Playing it with my kid, my intention was for things to go wrong though, and I would've probably forgiven the game even if it had more failings than it ended up having. I knew that the fun we'd have with the game would come from him laughing at us flailing our way through a stage. However, while I thought it was a fun concept, most of my fun with the game came from his enjoyment. Personally, I didn't see myself wanting to play through this on my own.

And he did enjoy it. While it required too much precise motor skills and reflexes for him to be able to play it entirely on his own, there were many sections where he could just play around and have fun with the weird controls. For a 5 year old, it has to be a dream come true to be allowed to absolutely wreck a room. At first he wanted to play himself, mostly just throwing things around. Eventually, he mainly wanted to watch me play but it seemed like he had a lot of fun with the game throughout, and he said as much. Still, when the end credits were rolling (and they are interactive, here's to more interactive credits in games!) I got the feeling that this wasn't a game that would linger in his memory for very long, nor a game that he would ask to play again (unlike for instance Chuchel).

Climbing provides the most challenge.

It's not a particularly long game, it took us about five hours to complete and that is including my son just goofing around in some levels. I'd say this is a positive thing though, because that way the game doesn't outstay its welcome with what in the end isn't an idea to build a huge game around. The designers have realized this and managed to make the most of what is there to explore. The game does allow you to replay sections you've completed and there are things, more specifically ties, to collect in each area so there is some replayability if you feel like you haven't had your fill when the game is done.

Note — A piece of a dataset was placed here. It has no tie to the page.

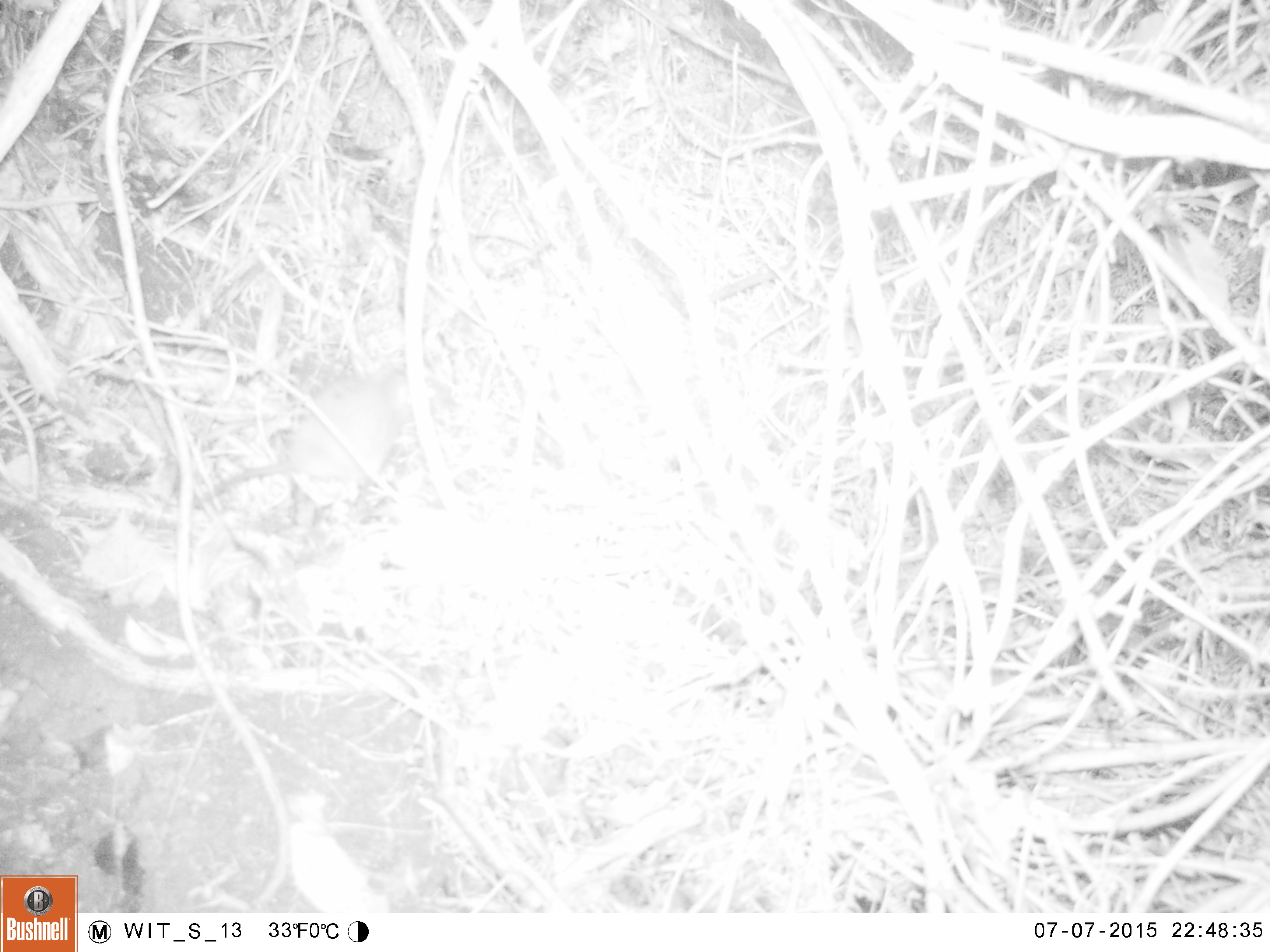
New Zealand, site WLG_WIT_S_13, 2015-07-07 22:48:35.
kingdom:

I set out to find a game that would provide the kind of humour that kids seem into these days, and as such this didn't disappoint. Octodad does what it says it will do, and it doesn't take long enough to get through for you to get bored with the concept. It churns the idea thoroughly and provides with a nice variety of scenarios to test yourself in. Overall however, I find it difficult to recommend the game unless you happen to be in the same situation I was in (trying to entertain a child) or just really interested in games with intentionally frustrating controls. If you happen to fall in any of those two categories however, you'll get what you're looking for.